Inspirational Resources

    The Holy Spirit
    & Biblical Interpretation
    by Joseph S.C. Bonadiman, Ph.D., P.E.

    If two people, each saying the Holy Spirit is their guide, interprets a given scriptural quotation

    differently, and they both are right, then the Holy Spirit contradicts Himself which is impossible.  

    If one of the two parties is wrong, then there is no infallible interpretation of Holy Scriptures on

    the part of an individual Christian.  Therefore, logically, it can be seen that there cannot be  

    private interpretation of the Bible (see 2 Pt 1:20).

           “Bible only Christians” use the Holy Spirit as the guide in their Biblical interpretations.  But how
    can this be when two or three or more persons all using the same Bible come up with different
    interpretations while all say they are relying on the Holy Spirit for their interpretations?  The Holy Spirit
    cannot err (Jn 15:26); therefore, it would be impossible for him to give conflicting direction concerning
    the interpretation of scripture.  The only possible answer for this contradiction is that the Holy Spirit is,
    in fact, not the one revealing the interpretation.  But, if the Holy Spirit is not giving the interpretation to
    the Christian who feels that is where his source of knowledge concerning the Bible is coming from,
    then who is responsible?  The only other possibility would be another Spirit who we call the Spirit of
    Death or Satan.  

           Again, if two persons disagree on a scriptural quote and one of them is right, the other must be
    wrong, but which one is right and which one is wrong?  It would seem that the person interpreting the
    scriptures properly, and therefore, being guided by the Holy Spirit would be the one that could come up
    with the truth.  If one is not being lead by the Holy Spirit, then it must be the Spirit of all lies and deceit
    that is misguiding him, where does he go for help?  

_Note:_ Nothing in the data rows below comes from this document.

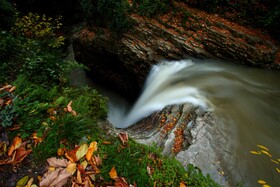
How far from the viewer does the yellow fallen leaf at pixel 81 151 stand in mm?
2571

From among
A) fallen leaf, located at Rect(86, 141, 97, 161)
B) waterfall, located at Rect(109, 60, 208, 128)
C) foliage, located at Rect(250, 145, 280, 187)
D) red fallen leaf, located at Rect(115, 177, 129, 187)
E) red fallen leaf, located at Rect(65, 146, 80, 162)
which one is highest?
foliage, located at Rect(250, 145, 280, 187)

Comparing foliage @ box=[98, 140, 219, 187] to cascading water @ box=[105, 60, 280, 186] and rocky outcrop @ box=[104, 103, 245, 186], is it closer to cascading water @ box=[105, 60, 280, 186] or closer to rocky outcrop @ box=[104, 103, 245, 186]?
rocky outcrop @ box=[104, 103, 245, 186]

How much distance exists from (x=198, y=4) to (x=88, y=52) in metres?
6.32

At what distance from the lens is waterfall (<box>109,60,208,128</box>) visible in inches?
221

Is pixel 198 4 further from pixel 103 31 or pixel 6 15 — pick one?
pixel 6 15

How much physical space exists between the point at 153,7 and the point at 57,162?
8538 millimetres

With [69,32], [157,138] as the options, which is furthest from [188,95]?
[69,32]

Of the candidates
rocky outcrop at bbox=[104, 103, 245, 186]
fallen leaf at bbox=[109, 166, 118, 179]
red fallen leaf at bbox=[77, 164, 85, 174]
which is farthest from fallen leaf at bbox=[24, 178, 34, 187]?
rocky outcrop at bbox=[104, 103, 245, 186]

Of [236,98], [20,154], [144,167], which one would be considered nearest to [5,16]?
[20,154]

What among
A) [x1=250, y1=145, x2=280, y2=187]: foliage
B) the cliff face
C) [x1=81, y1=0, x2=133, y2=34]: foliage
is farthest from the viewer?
[x1=81, y1=0, x2=133, y2=34]: foliage

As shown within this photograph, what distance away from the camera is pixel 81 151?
8.61 feet

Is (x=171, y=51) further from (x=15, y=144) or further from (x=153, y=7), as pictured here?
(x=15, y=144)

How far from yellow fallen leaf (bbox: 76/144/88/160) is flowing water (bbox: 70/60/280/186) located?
285 cm

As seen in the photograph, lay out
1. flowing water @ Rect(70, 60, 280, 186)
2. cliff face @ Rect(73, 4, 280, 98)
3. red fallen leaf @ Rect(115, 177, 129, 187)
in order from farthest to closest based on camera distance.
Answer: cliff face @ Rect(73, 4, 280, 98) → flowing water @ Rect(70, 60, 280, 186) → red fallen leaf @ Rect(115, 177, 129, 187)
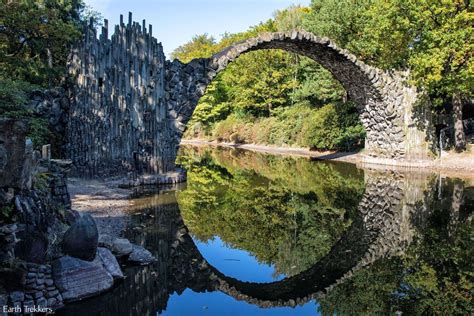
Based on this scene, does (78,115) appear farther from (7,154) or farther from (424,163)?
(424,163)

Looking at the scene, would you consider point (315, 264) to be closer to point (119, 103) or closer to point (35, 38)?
point (119, 103)

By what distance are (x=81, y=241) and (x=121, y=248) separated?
3.49 feet

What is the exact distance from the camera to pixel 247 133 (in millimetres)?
35188

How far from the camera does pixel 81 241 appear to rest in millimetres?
5688

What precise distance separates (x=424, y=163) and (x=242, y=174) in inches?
312

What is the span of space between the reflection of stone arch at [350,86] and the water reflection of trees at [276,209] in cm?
272

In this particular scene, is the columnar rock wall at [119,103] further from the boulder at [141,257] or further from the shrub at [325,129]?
the shrub at [325,129]

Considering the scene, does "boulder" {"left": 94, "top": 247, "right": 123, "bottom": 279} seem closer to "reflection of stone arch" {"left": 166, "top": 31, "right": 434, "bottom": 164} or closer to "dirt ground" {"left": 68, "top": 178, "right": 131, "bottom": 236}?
"dirt ground" {"left": 68, "top": 178, "right": 131, "bottom": 236}

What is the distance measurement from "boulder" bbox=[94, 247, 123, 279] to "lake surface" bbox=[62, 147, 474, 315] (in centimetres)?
18

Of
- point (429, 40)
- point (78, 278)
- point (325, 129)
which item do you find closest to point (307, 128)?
point (325, 129)

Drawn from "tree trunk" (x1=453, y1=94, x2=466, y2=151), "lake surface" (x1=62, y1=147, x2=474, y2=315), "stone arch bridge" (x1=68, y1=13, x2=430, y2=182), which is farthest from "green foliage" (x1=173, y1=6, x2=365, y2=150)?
"lake surface" (x1=62, y1=147, x2=474, y2=315)

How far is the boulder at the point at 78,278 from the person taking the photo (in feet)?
17.3

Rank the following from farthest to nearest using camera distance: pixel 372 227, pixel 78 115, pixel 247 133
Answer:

           If you don’t want to be fooled by the devil (2 Cor 11:14-15), then the best way to insure your
    interpretation is by seeing how the Early Church, even during the time that some of the Apostles were
    still alive, were being led by the Holy Spirit in interpreting Christ’s words (Jn 14:26).  To find out how
    the Early Church operated, one only has to go to the writings of the Early Church Fathers for guidance.  
    You might say why go back that far, why not just read what Bible experts today teach about Bible
    interpretation.  That might be adequate, provided those Bible experts have also studied the Early
    Church and are being led by the Holy Spirit.  But this is not necessarily the case.  Usually what
    happens is a “Bible Expert” becomes one because he stays at a university longer than others and
    receives advanced degrees, thereby, obtaining expertise from having learned from a university and
    questionable sources.  If those sources did not include the Early Church Fathers, then these “Experts”
    may have it all wrong  a case of the blind leading the blind.  But why go to a doubtful expert if you can
    go to a reliable one, and that is the Church Fathers.  

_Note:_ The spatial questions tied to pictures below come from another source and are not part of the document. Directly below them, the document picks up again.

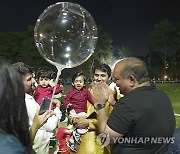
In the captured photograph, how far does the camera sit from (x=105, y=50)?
75.7 m

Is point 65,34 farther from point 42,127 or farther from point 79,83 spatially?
point 79,83

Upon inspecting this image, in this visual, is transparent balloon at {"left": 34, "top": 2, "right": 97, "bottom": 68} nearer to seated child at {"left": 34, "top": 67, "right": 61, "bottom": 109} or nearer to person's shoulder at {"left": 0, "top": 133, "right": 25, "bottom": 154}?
seated child at {"left": 34, "top": 67, "right": 61, "bottom": 109}

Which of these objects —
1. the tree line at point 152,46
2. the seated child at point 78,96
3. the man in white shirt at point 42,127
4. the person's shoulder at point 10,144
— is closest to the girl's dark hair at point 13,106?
the person's shoulder at point 10,144

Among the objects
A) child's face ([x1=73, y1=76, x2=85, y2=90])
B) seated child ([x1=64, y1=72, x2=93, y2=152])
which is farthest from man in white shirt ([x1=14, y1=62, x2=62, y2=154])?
child's face ([x1=73, y1=76, x2=85, y2=90])

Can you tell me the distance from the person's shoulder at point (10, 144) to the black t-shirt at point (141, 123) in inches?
53.2

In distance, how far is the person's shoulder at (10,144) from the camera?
193 centimetres

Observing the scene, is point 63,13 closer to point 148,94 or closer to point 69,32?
point 69,32

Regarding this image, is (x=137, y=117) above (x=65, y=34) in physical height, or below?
below

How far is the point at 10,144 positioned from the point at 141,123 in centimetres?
152

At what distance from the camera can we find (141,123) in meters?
3.23

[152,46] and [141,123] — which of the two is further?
[152,46]

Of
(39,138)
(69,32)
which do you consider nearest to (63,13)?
(69,32)

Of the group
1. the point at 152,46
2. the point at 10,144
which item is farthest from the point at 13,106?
the point at 152,46

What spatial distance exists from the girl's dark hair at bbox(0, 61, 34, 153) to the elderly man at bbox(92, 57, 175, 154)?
122 cm
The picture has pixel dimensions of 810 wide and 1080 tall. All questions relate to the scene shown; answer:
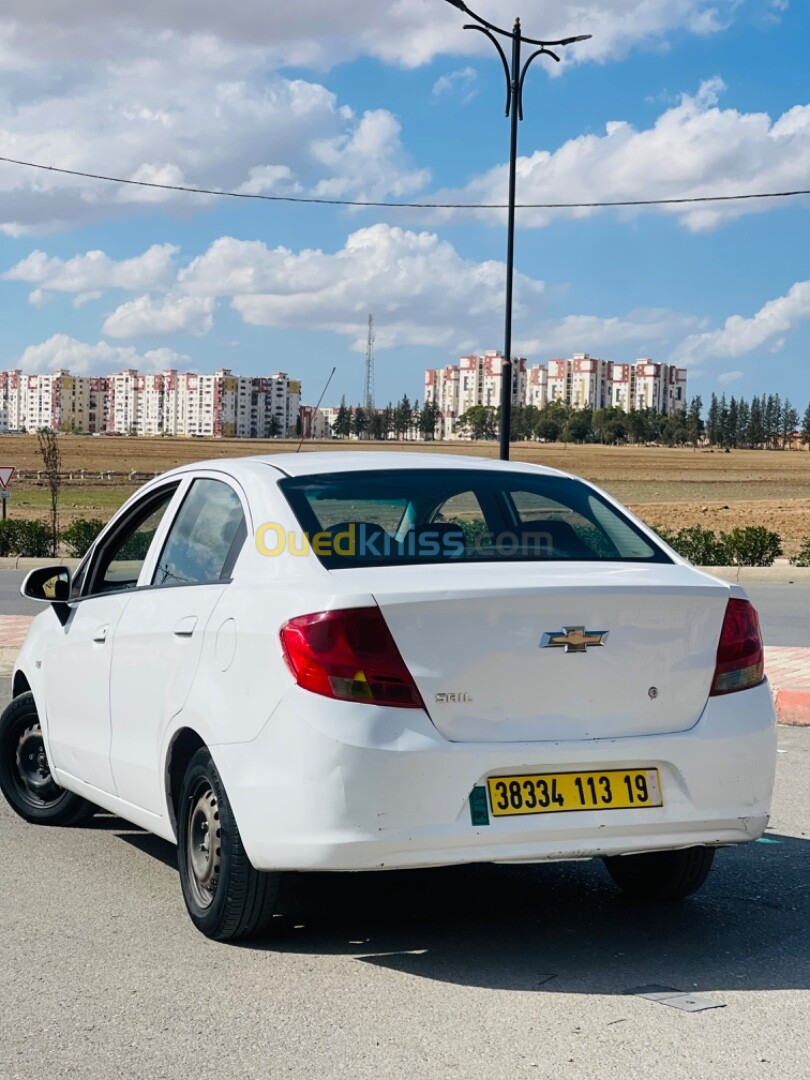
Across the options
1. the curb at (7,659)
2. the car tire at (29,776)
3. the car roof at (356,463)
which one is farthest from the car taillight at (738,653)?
the curb at (7,659)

           One of the first Church Fathers, Ignatius of Antioch, a Bishop (a contemporary and hearer of St.
    John), wrote seven letters of instruction to Christian Communities, as he was being lead from Antioch
    to Rome to be martyred.  These writings by Ignatius would certainly be a very fruitful start to one’s study
    about the Early Church and how it operated based on the way the Bible was interpreted during the
    time of the Apostles.  Remember, some of the Fathers, such as Ignatius, studied with the Apostles or
    the direct Disciples of the Apostles.

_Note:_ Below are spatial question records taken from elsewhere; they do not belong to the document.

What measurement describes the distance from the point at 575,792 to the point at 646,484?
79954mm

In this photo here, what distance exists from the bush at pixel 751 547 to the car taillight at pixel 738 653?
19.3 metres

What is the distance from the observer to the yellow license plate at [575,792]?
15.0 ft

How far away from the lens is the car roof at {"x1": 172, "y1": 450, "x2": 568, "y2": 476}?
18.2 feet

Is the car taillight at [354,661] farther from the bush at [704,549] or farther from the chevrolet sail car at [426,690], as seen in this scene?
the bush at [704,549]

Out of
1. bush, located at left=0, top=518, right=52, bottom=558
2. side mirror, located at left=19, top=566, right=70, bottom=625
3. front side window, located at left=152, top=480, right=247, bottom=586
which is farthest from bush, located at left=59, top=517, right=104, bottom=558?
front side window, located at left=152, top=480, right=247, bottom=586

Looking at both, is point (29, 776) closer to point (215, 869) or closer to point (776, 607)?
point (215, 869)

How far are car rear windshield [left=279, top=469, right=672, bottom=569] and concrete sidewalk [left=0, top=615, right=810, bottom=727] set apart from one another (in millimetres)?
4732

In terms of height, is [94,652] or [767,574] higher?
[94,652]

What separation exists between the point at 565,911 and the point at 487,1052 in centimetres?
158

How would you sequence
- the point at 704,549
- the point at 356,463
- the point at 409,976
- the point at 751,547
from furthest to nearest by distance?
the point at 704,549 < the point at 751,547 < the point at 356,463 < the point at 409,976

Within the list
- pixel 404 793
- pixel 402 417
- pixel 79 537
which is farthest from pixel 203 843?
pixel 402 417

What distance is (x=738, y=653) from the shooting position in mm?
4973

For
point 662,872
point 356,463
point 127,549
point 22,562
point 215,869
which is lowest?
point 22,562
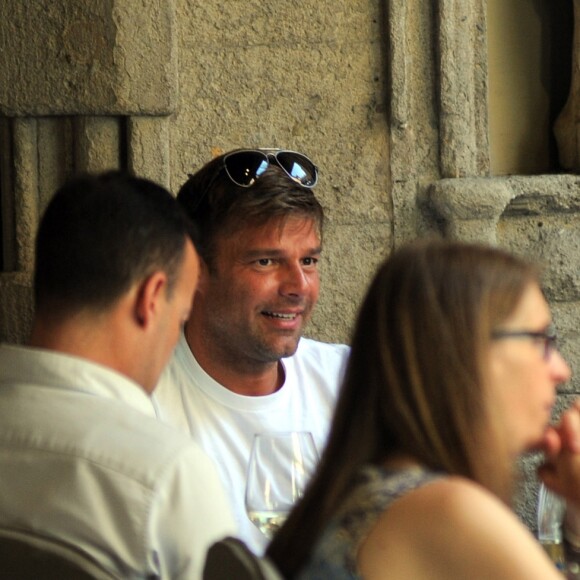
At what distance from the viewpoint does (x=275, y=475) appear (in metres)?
1.86

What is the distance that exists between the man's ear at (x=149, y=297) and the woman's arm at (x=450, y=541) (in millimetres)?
606

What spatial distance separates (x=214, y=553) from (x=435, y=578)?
0.25 meters

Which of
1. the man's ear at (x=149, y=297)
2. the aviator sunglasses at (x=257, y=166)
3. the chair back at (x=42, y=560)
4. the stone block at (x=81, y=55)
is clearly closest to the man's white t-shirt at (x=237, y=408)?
the aviator sunglasses at (x=257, y=166)

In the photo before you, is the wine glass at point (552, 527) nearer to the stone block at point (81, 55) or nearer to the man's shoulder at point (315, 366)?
the man's shoulder at point (315, 366)

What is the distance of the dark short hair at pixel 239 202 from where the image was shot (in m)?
2.79

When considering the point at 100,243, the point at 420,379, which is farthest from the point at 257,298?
the point at 420,379

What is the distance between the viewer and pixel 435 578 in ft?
4.44

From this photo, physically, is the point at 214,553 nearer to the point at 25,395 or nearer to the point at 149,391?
the point at 25,395

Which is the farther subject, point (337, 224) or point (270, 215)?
point (337, 224)

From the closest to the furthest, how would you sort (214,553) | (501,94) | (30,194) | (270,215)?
(214,553)
(270,215)
(30,194)
(501,94)

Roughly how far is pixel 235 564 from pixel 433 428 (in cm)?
30

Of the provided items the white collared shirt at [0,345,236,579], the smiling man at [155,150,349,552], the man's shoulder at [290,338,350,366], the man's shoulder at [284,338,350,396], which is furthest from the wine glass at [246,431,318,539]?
the man's shoulder at [290,338,350,366]

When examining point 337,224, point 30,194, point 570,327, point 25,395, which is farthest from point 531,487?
point 25,395

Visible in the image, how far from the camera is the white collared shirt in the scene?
61.8 inches
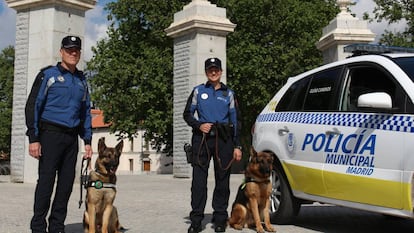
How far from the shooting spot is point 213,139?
6.36 m

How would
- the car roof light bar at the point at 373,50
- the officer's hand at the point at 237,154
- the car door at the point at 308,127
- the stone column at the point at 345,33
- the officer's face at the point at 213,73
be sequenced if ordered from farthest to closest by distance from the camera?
the stone column at the point at 345,33 < the officer's hand at the point at 237,154 < the officer's face at the point at 213,73 < the car roof light bar at the point at 373,50 < the car door at the point at 308,127

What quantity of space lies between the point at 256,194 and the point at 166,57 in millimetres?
21846

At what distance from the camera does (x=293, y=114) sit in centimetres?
680

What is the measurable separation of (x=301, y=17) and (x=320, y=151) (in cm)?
2489

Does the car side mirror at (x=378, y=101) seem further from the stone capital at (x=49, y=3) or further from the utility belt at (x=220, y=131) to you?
the stone capital at (x=49, y=3)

           You might ask if going to the Early Church Fathers would lead one to truth, why aren’t more
    Christians given the opportunity to study the Early Church Fathers.  One answer to this question might
    be that keeping people ignorant of this great source of truth, keeps a minister from losing a portion of
    his congregation, those persons that provide his salary.  For, if people earnestly studied the Early
    Church Fathers, they would become Catholics as did Cardinal Newman and a great many others.  
    Some will scoff at this analysis and go no further, while others will be challenged by these words and
    will investigate for themselves.  And, if they do, I will guarantee that it will change their lives.

    Joseph S. C. Bonadiman, Ph.D., P.E.